Excerpt to read:
※

When I joined the Air Force, they helped us fill out the clearance forms. One question was related to marijuana use in the past. The NCO helping us told us “if you have used it before, be honest. They will know.” But then followed it up with “remember: you used it less than 5 times and you didn’t like it”.

  • I remember similar advice.

    In Navy boot camp the person reviewing my security clearance application (which was filled out weeks before) was very helpful in the way he asked the critical question. “It says here you tried marijuana once. Is that true?”

    • "Well, some guy I didn't know very well said it was marijuana - but how would I know? All it seemed to do was make my eyes water, and give me a headache..."

It's easy to pass judgement on a decision like that when so far removed from the context where/when it took place.

It's likely that answering yes to that question meant an instant rejection for the clearance AND summer job. The FBI was probably not inclined to spend money looking into such an obviously trivial matter just so some kid could get some work experience. "Sorry, try the McDonald's down the street."

That security officer did the author an incredibly big favor.

Nitpick: it’s not like the FBI investigated a 12-year-old with a library card. That would be humiliating. They investigated an alarming new cipher and doggedly ran down any possibility of a West Coast sleeper cell during an era of Japanese internment.

The right answer was: the FBI was investigating the note.

It’s also odd, because usually, as long as you don’t lie on your security form, you’ll get your clearance.

The coverup is always worse than the original sin.

  • And there's good reason for that. Someone with a clearance once explained to me that they're mainly worried about things that make you vulnerable to exploitation by foreign agents. If you're covering something up, that's something they can use to blackmail you.

    But maybe if the thing you're revealing is "I myself was suspected to be a spy," that changes the calculus a bit.

※

Extend the thread about security clearance forms with a few more comments, picking up after its last sentence.

※

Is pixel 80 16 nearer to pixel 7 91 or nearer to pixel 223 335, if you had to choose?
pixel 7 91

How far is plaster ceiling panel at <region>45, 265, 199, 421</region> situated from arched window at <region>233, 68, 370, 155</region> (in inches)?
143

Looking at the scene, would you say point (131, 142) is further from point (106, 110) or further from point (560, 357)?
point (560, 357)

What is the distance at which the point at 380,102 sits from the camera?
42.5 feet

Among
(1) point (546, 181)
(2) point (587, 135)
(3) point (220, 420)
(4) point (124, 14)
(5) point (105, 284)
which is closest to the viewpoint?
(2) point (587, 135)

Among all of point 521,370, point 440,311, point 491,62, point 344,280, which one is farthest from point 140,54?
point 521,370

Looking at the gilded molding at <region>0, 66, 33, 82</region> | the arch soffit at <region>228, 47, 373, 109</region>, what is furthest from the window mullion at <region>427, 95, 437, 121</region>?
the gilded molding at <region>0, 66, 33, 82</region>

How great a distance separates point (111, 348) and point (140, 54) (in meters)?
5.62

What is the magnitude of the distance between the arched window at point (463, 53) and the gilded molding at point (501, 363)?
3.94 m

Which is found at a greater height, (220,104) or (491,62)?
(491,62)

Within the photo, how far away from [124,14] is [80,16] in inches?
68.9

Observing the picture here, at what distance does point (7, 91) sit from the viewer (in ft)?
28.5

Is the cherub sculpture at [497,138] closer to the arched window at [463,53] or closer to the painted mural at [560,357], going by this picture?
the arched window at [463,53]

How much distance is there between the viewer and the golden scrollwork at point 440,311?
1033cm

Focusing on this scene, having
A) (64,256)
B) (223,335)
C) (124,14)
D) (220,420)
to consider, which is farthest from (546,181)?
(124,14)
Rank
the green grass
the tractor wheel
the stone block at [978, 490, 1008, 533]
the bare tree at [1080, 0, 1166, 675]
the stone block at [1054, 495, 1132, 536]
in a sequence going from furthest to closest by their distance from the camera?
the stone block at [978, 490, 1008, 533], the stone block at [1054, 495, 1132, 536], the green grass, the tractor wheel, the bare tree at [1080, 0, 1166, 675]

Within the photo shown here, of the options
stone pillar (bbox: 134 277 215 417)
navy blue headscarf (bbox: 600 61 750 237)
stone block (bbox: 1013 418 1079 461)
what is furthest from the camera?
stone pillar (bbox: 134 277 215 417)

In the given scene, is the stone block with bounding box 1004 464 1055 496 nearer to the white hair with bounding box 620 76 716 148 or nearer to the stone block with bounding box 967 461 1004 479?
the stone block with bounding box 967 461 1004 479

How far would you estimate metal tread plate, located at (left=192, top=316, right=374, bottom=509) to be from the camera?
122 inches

※

Response for this exercise:
Clearance forms are weird in that they're not just legal documents, they're inputs into an investigative process

If it is plausible that you did not remember, it's not a felony. Something that happened for 12-years old is easy to forget.

There is nothing morally wrong in felonies like this, just don't get caught.

  • Not remembering is one thing, but if they find out during the vetting process, and then they ask you about it, your answers had better be forthright.

  • > There is nothing morally wrong in felonies like this, just don't get caught.

    Highly debatable. If you believe in a categorical imperative that to intentionally deceive another person is wrong, then lying by omission is still an immoral act. A Christian might also interpret the words of Jesus “Render to Caesar what is Caesar’s” as an imperative to comply fully with the law of the land.

    • Mala in se vs. mala prohibita.

      I don't think it's all that debatable to say that deceiving people is categorically wrong, nor is it to say that it's immoral not to follow the laws of the land -- both are obviously untrue as absolute statements.

      For extreme examples, would it be immoral to lie to the Gestapo about harboring Jews? Were people illegally helping slaves escape the American South being immoral?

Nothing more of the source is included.